= Lines of data =
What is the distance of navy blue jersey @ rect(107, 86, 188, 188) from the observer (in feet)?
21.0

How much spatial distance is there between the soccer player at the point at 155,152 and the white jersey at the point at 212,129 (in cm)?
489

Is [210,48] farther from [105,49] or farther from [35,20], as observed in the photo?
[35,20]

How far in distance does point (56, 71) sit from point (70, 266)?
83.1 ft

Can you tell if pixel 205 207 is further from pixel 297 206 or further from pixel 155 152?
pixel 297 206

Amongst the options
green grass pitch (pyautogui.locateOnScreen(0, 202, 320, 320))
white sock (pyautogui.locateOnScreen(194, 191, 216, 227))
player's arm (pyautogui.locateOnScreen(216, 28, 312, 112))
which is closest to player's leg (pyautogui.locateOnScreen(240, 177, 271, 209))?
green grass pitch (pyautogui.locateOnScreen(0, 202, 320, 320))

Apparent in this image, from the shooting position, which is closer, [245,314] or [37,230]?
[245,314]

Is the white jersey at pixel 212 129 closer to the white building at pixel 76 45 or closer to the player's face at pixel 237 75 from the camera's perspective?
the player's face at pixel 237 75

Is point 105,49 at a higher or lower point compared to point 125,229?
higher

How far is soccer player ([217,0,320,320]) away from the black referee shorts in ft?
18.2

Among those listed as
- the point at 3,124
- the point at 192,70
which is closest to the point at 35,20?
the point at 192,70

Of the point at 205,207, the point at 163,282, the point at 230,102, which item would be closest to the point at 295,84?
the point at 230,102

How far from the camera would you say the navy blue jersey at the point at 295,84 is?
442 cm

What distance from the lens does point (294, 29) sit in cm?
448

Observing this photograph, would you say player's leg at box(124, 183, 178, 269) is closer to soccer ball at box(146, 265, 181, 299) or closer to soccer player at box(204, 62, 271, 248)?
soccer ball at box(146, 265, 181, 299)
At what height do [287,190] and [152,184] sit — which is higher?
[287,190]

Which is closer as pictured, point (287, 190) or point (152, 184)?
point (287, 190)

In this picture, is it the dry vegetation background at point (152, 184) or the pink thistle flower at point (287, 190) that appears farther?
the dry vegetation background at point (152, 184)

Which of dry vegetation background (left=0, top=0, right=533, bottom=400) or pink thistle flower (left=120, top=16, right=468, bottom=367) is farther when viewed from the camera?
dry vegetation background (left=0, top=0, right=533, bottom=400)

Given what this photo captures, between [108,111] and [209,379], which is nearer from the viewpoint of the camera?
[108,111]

= WORK TO BE COMPLETED =
Retype, without any changes, the lines beginning with the one that contains "In this picture, is" and continuing through the final line.

= OUTPUT FOR THIS EXERCISE =
In this picture, is it the dry vegetation background at point (152, 184) or the pink thistle flower at point (287, 190) that appears farther?
the dry vegetation background at point (152, 184)

Which of dry vegetation background (left=0, top=0, right=533, bottom=400) or pink thistle flower (left=120, top=16, right=468, bottom=367) is farther when viewed from the camera?
dry vegetation background (left=0, top=0, right=533, bottom=400)

Given what this photo captures, between [108,111] and [209,379], which is nearer from the viewpoint of the camera?
[108,111]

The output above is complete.